═════ EXTRAIT CHOISI ═════
Du côté du syndicat étudiant UNECOF, on insiste sur l’interprétation trop large de la loi. «D’un point de vue légal, le texte dit que le centre doit évaluer l’année d’étude écoulée de l’étudiant», explique Raoul Hervy, juriste à l’Union des étudiants. Mais «le CPAS n’a pas à mettre la pression et forcer l’étudiant à communiquer ses résultats dès le mois de janvier car ce n’est qu’à la fin de l’année qu’on peut vraiment savoir si l’étudiant réussira ou non», souligne-t-il. L’UNECOF affirme également que les étudiants sont «de plus en plus scandalisés» car les informations demandées relèvent, selon elle, de l’«intime». 

«En secondaire, quand j’avais cinq échecs, j’avais peur de perdre le revenu d’intégration à cause de mes résultats.» Charlotte

Les discussions entre l’IESSID et les étudiants ont permis à Sébastien Gratoir de remarquer que des assistants sociaux faisaient régulièrement la leçon aux étudiants en échec. «Ils se prennent pour des pédagogues; or ce n’est pas leur mission», estime-t-il, en ajoutant que, bien entendu, les rapports peuvent être différents avec certains travailleurs sociaux. «Mon assistante sociale est très compréhensive car, selon ses termes, je suis un cas facile. Je lui explique que mes échecs sont dus à des abandons et voyant le reste de mes résultats, généralement positifs, elle n’insiste pas», confirme Charlotte (prénom d’emprunt), une étudiante de 25 ans bénéficiaire du revenu d’intégration depuis sept ans. 

Charlotte se souvient toutefois de ses premiers rendez-vous, plus difficiles. «En secondaire, quand j’avais cinq échecs, j’avais peur de perdre le revenu d’intégration à cause de mes résultats.» Une angoisse supplémentaire. C’est précisément ce que craint Sébastien Gratoir, qui pointe une inégalité des chances face à la réussite. «On se rend compte que certains de nos étudiants sont plus stressés que d’autres et peuvent même, sous cette pression, rater leurs examens», rapporte-t-il en convenant toutefois que la suppression d’allocations n’est pas, à sa connaissance, avérée. «Je pense que c’est plus utilisé comme une menace. Si l’étudiant répond aux exigences du CPAS sur tous les autres points, ça ne va jamais être utilisé comme seul argument d’exclusion.» La présidente du CPAS de Bruxelles, Pascale Peraita, explique qu’il n’y a pas de ligne directrice commune et que chaque CPAS peut agir différemment.
═════
* _CONSIGNES_:
[1] Recopiez, dans l'extrait sur les étudiants aidés par le CPAS, le passage qui commence par les mots contenant «Les discussions entre» et se termine par «depuis sept ans.».
[2] Résumez en trois phrases l'extrait sur les étudiants aidés par le CPAS.
Les lignes n'ont aucun rôle dans ce travail.
═════ LES DONNÉES ═════
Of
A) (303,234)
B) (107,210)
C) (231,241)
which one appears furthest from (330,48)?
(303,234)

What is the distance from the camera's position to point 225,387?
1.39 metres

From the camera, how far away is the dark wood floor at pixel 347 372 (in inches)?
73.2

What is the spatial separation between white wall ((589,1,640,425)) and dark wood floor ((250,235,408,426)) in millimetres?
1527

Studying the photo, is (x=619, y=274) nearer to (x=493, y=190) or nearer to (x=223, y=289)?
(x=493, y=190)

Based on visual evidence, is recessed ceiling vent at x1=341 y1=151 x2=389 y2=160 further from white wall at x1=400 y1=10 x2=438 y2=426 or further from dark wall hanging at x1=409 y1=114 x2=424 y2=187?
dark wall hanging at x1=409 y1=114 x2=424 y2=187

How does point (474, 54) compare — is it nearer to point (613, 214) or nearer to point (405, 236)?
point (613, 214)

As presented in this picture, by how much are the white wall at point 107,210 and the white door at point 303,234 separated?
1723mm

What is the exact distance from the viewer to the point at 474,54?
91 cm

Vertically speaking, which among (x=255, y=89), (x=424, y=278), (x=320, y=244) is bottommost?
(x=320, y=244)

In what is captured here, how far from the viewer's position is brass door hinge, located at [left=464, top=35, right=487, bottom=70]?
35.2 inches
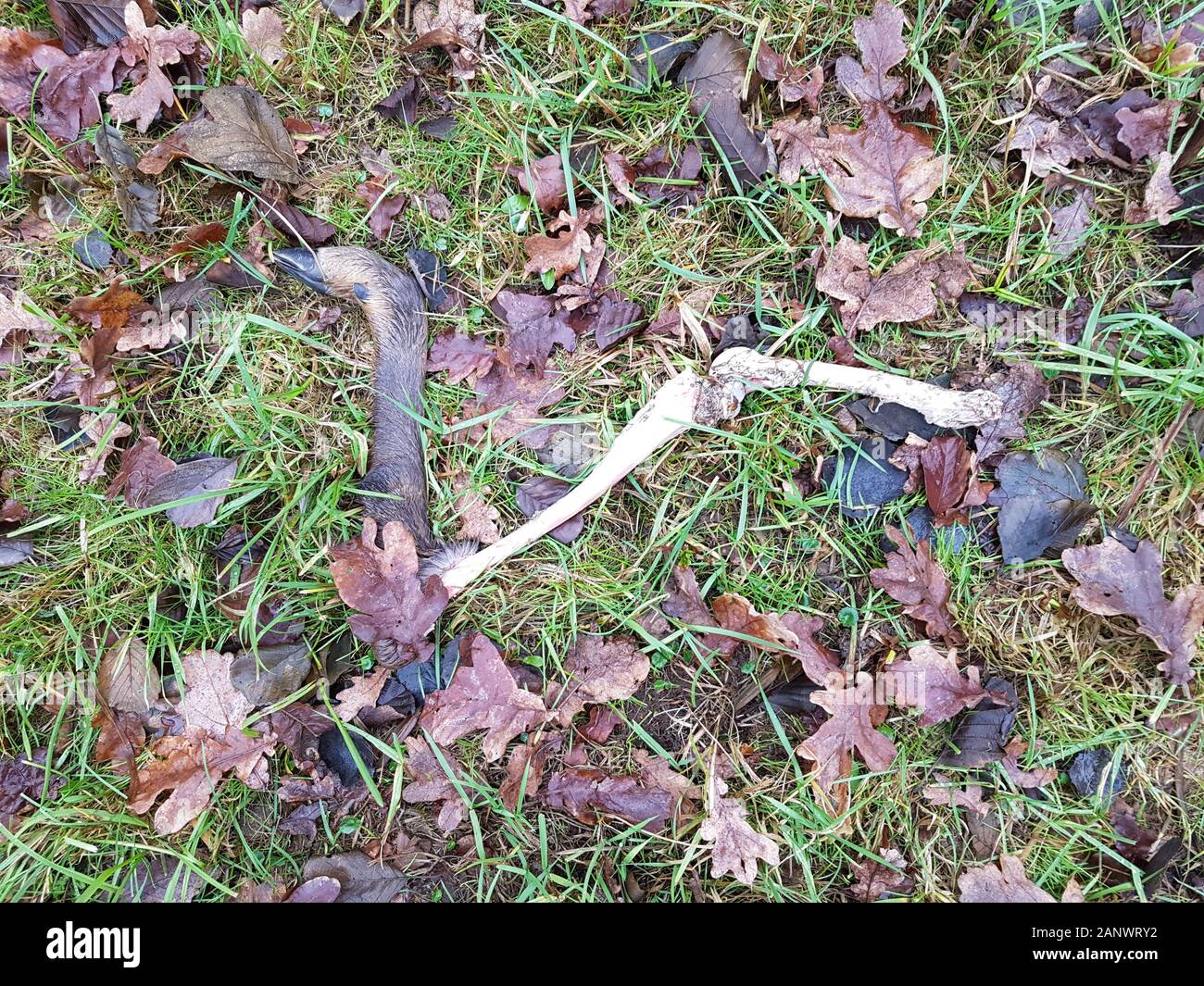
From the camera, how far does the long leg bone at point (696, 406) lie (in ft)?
8.70

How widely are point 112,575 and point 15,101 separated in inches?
═════
* _RÉPONSES DANS L'ORDRE_:
[1]
Les discussions entre l’IESSID et les étudiants ont permis à Sébastien Gratoir de remarquer que des assistants sociaux faisaient régulièrement la leçon aux étudiants en échec. «Ils se prennent pour des pédagogues; or ce n’est pas leur mission», estime-t-il, en ajoutant que, bien entendu, les rapports peuvent être différents avec certains travailleurs sociaux. «Mon assistante sociale est très compréhensive car, selon ses termes, je suis un cas facile. Je lui explique que mes échecs sont dus à des abandons et voyant le reste de mes résultats, généralement positifs, elle n’insiste pas», confirme Charlotte (prénom d’emprunt), une étudiante de 25 ans bénéficiaire du revenu d’intégration depuis sept ans.

[2] Le syndicat étudiant UNECOF reproche une lecture trop large de la loi : selon lui, le CPAS n'a pas à faire pression sur l'étudiant pour obtenir ses résultats dès janvier, et les informations demandées relèvent de l'intime. Sébastien Gratoir remarque que des assistants sociaux font la leçon aux étudiants en échec et que la peur de perdre le revenu d'intégration stresse certains étudiants, même si, à sa connaissance, aucune suppression d'allocations n'est avérée. La présidente du CPAS de Bruxelles, Pascale Peraita, explique qu'il n'existe pas de ligne directrice commune et que chaque CPAS peut agir différemment.